Communiqué 
-  7 novembre 2013

Projet de loi 37 visant à instaurer un moratoire sur l'exploitation du gaz de schiste : une bataille de procédures inutile

Québec - Le gouvernement du Québec dénonce l'attitude des partis d'opposition qui s'entêtent à retarder l'adoption de principe du projet de loi 37 visant à instaurer un moratoire sur certaines activités liées à la recherche ou à l'exploitation du gaz naturel dans le schiste des basses-terres du Saint-Laurent. Par des manœuvres purement procédurales, les députés du Parti libéral (PLQ) et de la Coalition Avenir Québec (CAQ) retardent indument la tenue de consultations, l'étude détaillée du projet de loi et, éventuellement, l'adoption d'un moratoire demandé par les citoyens de la Beauce, du Centre-du-Québec, de la Montérégie et de la Mauricie.

« La question est simple : est-ce qu'on est pour ou contre le principe d'un moratoire sur le gaz de schiste, oui ou non ? On ne veut pas revivre le coup du projet de loi 43 et faire perdre un temps précieux aux citoyens, aux municipalités et aux experts. Si les députés de l'opposition sont sérieux avec leur demande pour la tenue de consultations, ils n'ont qu'à cesser leur entêtement. Après l'adoption de principe, nous nous engageons à tenir des consultations avant l'étude détaillée du projet de loi », a déclaré le député Scott McKay, député de Repentigny et adjoint parlementaire au ministre du Développement durable, de l'Environnement, de la Faune et des Parcs (volet Politique nationale de l'eau).

Il n'est pas exceptionnel de tenir des consultations particulières après l'adoption du principe d'un projet de loi.
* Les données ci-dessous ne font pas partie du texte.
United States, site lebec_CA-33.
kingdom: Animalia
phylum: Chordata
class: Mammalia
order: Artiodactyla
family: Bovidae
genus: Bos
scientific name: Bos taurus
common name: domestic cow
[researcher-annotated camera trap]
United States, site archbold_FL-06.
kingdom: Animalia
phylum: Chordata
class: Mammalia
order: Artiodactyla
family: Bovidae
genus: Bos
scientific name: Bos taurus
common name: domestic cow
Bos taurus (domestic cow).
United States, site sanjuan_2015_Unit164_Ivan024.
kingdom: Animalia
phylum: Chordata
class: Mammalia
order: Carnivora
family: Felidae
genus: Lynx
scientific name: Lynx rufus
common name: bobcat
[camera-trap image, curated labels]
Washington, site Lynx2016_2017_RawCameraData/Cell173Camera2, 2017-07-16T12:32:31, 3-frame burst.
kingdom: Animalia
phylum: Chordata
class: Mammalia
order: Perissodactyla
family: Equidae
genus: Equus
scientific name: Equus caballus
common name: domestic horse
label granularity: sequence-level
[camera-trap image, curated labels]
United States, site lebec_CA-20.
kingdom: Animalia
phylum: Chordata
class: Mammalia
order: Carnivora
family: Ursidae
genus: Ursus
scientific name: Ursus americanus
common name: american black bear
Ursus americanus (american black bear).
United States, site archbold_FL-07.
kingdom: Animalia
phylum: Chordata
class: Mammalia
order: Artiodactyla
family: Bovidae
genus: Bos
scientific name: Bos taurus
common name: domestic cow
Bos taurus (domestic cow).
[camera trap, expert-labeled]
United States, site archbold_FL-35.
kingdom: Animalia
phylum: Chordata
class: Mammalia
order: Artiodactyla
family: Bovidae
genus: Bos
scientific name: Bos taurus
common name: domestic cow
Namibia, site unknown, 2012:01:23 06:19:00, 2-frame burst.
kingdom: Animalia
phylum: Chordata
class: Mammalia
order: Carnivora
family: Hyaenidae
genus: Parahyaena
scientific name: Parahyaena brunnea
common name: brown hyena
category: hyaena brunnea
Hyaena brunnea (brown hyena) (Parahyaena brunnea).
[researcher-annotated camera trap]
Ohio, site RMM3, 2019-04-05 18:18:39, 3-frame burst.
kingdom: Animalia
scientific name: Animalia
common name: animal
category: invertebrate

Au cours de la dernière année, six projets de loi ont suivi cette procédure, totalement légitime de la part d'un gouvernement minoritaire qui fait face à une opposition qui semble décidée à bloquer l'étude du projet de loi. C'est donc par souci de ne pas mener inutilement des consultations impliquant des dépenses de temps et d'argent de la part de plusieurs personnes ou groupes que le gouvernement propose de mener ces consultations particulières après l'adoption du principe.

Cette bataille procédurale semble toutefois cacher un malaise évident des députés de la CAQ et du PLQ qui n'osent pas afficher publiquement leur opinion sur le projet de moratoire. « Quelle est donc la position des députés d'opposition ?, questionne le député de Sainte-Marie-Saint-Jacques et adjoint parlementaire à la première ministre (volet électrification des transports), Daniel Breton. On sait bien que les Libéraux sont derrière les intérêts financiers des compagnies gazières. La position des députés de la CAQ est plus étonnante, alors que l'adoption d'un moratoire sur le gaz de schiste faisait partie de l'une de leurs promesses électorales. Est-ce qu'ils sont pour ou contre aujourd'hui ? Je pose notamment la question à François Legault (L'Assomption), Donald Martel (Nicolet-Bécancour), Sylvie Roy (Arthabaska) et Sébastien Schneeberger (Drummond-Bois-Franc). Leurs électeurs attendent une réponse. »

Déposé à l'Assemblée nationale le 15 mai dernier, le projet de loi 37 doit passer une étape supplémentaire en vue de son adoption officielle, soit une étude détaillée en commission parlementaire, avant de revenir devant l'ensemble des partenaires pour son adoption finale.

Rappelons que l'objet de ce projet de loi vise à suspendre l'émission des certificats d'autorisation à l'égard de projets d'exploration ou d'exploitation de gaz de schiste dans les Basses-terres-du-Saint-Laurent jusqu'à ce que l'Assemblée nationale ait adopté un cadre législatif exhaustif. La durée maximale du moratoire établie par le projet de loi est de cinq ans.